Across Generations: A Comparative Analysis of NER for Latin Inscriptions from Classical Machine Learning to LLMs
Proceedings of the Fourth Workshop on Language Technologies for Historical and Ancient Languages (LT4HALA 2026) @ LREC 2026
Abstract
Latin epigraphic texts are a challenging type of historical data for natural language processing (NLP).
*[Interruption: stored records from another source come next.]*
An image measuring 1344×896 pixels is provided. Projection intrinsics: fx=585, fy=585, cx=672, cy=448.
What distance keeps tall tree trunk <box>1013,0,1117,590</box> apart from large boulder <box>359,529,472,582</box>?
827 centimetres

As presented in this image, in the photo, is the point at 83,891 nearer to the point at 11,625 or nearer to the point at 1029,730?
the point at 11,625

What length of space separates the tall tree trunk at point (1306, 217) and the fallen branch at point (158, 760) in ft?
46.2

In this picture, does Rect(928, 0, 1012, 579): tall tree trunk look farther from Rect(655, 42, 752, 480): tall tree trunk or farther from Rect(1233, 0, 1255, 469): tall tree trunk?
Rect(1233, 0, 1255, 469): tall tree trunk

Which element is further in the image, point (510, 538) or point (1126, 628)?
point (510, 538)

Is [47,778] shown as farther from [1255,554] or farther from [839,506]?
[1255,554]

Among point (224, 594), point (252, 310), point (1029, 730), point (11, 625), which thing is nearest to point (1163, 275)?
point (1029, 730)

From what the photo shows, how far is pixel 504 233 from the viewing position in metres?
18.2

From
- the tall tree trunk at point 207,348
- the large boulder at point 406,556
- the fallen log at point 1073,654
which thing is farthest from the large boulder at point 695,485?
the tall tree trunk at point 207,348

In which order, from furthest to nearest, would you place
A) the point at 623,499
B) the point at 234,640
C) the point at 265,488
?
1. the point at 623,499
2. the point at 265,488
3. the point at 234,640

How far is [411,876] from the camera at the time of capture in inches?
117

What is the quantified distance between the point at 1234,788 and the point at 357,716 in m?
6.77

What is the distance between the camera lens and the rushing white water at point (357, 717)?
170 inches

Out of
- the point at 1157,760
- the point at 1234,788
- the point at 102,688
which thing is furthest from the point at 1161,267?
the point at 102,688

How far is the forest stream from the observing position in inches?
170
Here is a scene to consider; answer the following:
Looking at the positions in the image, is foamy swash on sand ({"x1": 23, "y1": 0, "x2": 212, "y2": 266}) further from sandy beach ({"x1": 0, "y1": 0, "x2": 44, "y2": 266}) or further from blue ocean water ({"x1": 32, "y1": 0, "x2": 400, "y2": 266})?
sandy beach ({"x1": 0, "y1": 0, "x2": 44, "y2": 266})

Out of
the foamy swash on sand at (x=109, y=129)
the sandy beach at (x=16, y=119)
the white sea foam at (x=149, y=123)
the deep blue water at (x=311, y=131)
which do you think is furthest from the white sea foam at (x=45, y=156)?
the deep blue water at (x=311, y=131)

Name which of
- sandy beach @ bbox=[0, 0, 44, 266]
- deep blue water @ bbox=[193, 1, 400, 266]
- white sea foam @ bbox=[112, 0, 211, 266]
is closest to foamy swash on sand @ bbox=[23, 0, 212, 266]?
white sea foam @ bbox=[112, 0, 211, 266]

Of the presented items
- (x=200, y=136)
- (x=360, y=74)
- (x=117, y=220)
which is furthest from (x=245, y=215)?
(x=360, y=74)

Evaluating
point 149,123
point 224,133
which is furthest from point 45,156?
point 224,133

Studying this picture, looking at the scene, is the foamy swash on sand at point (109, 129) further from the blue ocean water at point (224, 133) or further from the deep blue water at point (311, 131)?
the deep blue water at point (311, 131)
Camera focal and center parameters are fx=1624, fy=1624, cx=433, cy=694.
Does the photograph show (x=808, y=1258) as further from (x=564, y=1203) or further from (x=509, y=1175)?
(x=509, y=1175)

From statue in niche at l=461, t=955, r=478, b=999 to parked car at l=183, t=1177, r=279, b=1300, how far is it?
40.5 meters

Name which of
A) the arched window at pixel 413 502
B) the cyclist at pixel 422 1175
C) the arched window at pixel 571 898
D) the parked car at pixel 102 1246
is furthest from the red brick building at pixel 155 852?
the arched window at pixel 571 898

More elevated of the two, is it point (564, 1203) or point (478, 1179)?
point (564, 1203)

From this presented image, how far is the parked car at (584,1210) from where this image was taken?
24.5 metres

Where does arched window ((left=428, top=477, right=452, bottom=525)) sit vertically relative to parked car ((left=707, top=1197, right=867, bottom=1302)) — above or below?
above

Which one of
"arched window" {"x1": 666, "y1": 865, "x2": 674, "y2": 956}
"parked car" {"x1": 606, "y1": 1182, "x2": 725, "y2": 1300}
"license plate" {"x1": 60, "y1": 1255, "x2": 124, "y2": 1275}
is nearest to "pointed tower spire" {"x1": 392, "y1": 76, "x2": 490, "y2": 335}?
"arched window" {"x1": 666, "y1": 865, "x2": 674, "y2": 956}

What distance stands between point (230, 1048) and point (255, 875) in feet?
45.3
They are often fragmentary, contain inconsistent spelling, and follow complex Roman naming conventions. This paper investigates Named Entity Recognition (NER) for this domain by comparing several approaches, including feature-based Support Vector Machines, neural models such as BiLSTM and TreeLSTM, pre-trained language models like LatinBERT, fine-tuned Transformer models based on BERT, and large language models used with prompting and supervised fine-tuning. We introduce a manually annotated dataset of 1,000 inscriptions from the Epigraphik-Datenbank Clauss-Slaby, labelled with a fine-grained BIO scheme that captures the internal structure of Roman personal names. Results show that the fine-tuned BERT model achieves the highest performance, with a weighted F1 score of 91.1% and a macro F1 of 68.7%, and clearly outperforms other methods. Additional linguistic features, such as part-of-speech tags and dependency information, yield only limited improvements, likely due to the irregular nature of inscriptional texts. This work provides a new benchmark for NER on Latin inscriptions and offers practical insights into applying modern NLP techniques to historical, non-standardised language.